One of Marx’s most quoted lines is history repeats “first as tragedy, then as farce.”
While the original Sokal hoax was argued back and forth, in this go round no one even pretended they might change their mind. No one is shocked to discover there’s gambling going on in the casino.
Those who think critical theory in academia has taken a wrong turn (yes, that’s me), had their priors confirmed. But that’s also true for progressives. How did that play out? Let’s go to Zach Beauchamp, who has a good vox explainer on the topic. Beauchamp says “The hoaxers are right that there are problems in identity studies, and that one of those problems is political bias.

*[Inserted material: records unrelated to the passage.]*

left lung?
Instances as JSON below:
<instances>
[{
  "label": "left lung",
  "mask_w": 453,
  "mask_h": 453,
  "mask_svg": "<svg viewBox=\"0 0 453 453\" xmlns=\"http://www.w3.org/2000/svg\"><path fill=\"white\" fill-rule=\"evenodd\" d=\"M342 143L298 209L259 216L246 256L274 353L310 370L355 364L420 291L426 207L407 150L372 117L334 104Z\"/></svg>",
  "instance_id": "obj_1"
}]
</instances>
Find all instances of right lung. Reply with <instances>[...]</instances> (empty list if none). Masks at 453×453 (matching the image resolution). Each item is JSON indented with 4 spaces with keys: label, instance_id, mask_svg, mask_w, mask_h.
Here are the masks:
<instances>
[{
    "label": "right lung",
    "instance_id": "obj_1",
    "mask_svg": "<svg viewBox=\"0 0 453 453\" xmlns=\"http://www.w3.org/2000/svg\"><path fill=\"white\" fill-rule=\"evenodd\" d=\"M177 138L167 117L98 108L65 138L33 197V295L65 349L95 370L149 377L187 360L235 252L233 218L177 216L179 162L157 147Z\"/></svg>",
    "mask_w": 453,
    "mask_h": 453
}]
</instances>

But their experiment is not convincing evidence that these problems are necessarily worse or more fundamental than those that affect other fields, including ones that seem more ‘scientific’ like psychology or economics.” I disagree with the second sentence, though not the first. But Beauchamp gets to the crux of his critique by asking Lenin’s question who, whom? The authors of the hoax project self-describe as liberals. But who cares. What matters is those most pleased are people like Fox News personality Tucker Carlson, who asked hoax coauthor James Lindsay to be on his show. Lindsay declined. Beauchamp concludes his piece: “the fact that this is the type of audience that’s excited about the Grievance Studies hoax says a lot about whose work the project is actually doing.” Fact check on priors confirmed: true. On all sides.